Salem’s Steamboats

1910 c., Stern Wheel Riverboat proceeding down stream. Passing ferry at bank of river. Ferry crew watching riverboat., WHC Collections 0083.006.0017.025

For the first fifty years of Salem’s life, as it grew from frontier village to city, the Willamette River was its highway and steamboats carried the traffic. The obvious use of the steamboat was to bring in people and cargo, but as on any highway, there was not only commerce, but drama.

In 1861, when Salem was just beginning to be marked on maps, it was nearly washed away by flooded Willamette. The steamer Onward rescued forty persons at the mouth of Pringle Creek. Only four years later, commerce had gained an important foothold on the river as steamboats transported flour from the Willamette Flouring Mill at Front Street. The boat dock just north was always busy as inland farm crops were loaded for export. By 1890 the steamboats at the foot of Trade Street were graced by affectionate names such as Ramona, Gypsy, and Ruth.

In the last quarter of the nineteenth century, steamboats were enjoying the attention of Salem citizens as they took excursions to Albany and Corvallis. In 1885, a gingerbread-decorated City of Salem entertained riders with music from the local Masonic Band.

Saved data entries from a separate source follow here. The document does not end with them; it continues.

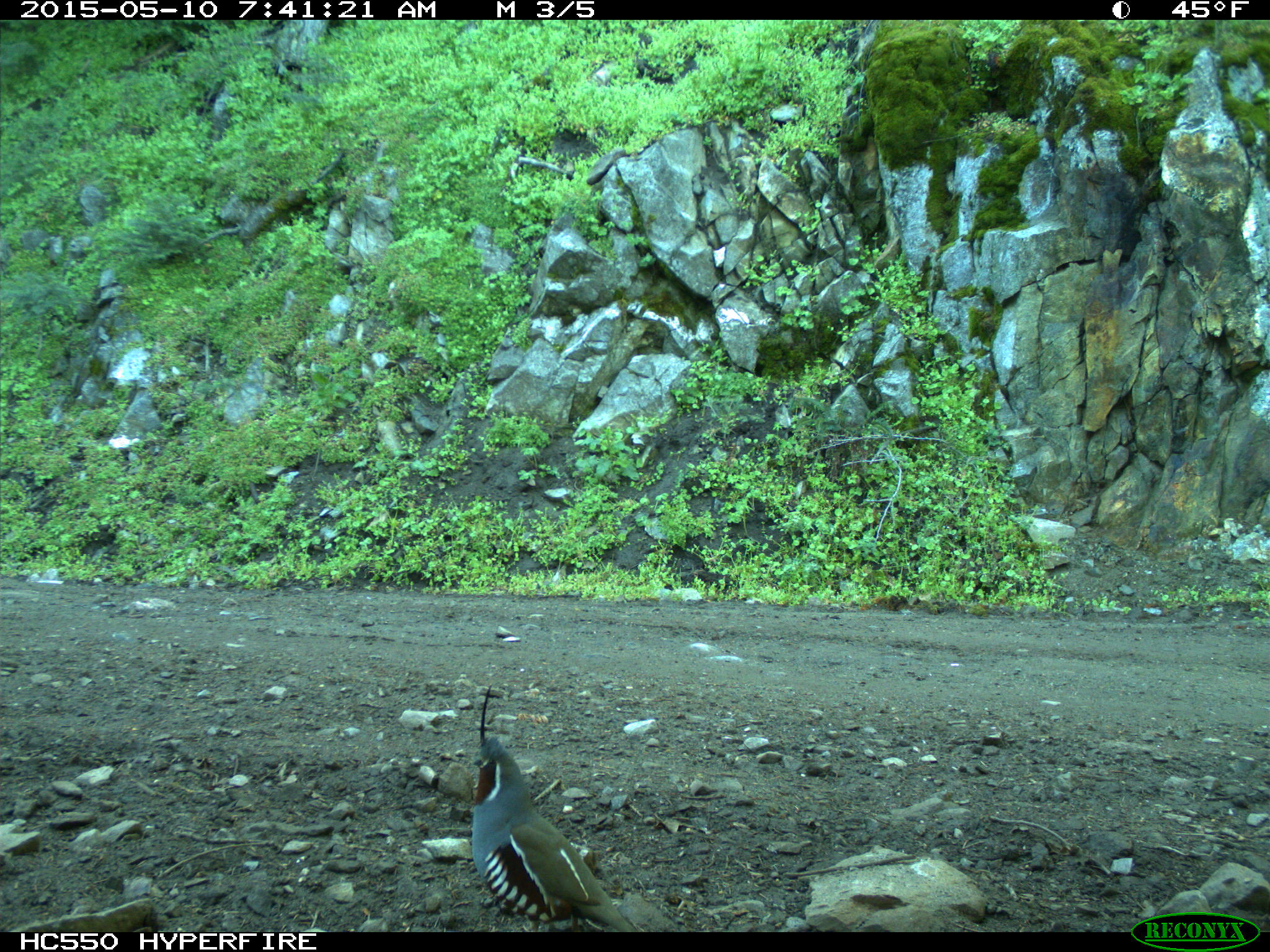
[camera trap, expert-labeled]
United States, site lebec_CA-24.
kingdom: Animalia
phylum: Chordata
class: Aves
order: Galliformes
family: Odontophoridae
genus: Callipepla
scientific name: Callipepla californica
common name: california quail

By the turn of the century, Salem was moving east, away from the river as the railroad supplied the transportation need of the farm co-ops and fruit processors. Sturdy, shallow draft sternwheelers, such as the Julius, served the Spaulding Logging Company as late as 1908. But by the time The Great War was won ten years later, the railway carried the commerce and the automobile was becoming the accepted way for families to travel for business and pleasure in the Capitol City.

In 1924, drifting ice caught and damaged the Relief from Portland at the foot of Court Street. It was a sign of the perilous times for commerce by water: the local Salem Navigation Company turned to trucks in mid-1930s. The higher costs of stevedores and heavy truck traffic in the valley during the Depression almost stopped river traffic.

Harvey Fox, a retired local businessman, remembers when, as a youngster selling newspapers from his corner at Court and Commercial, he would listen for the steamboat signal at three o’clock in the afternoon twice a week. It announced the Wednesday or Friday arrival of cargo from Portland. Harvey would rush down to the dock to sell his papers at 5 cents each. He also fondly recalls the delicious cinnamon bun he would purchase from the ship’s bakery.

Today an excursion stern-wheeler is the last vestige of what was once a vital link in Salem’s commercial life: steamboat traffic on the Willamette.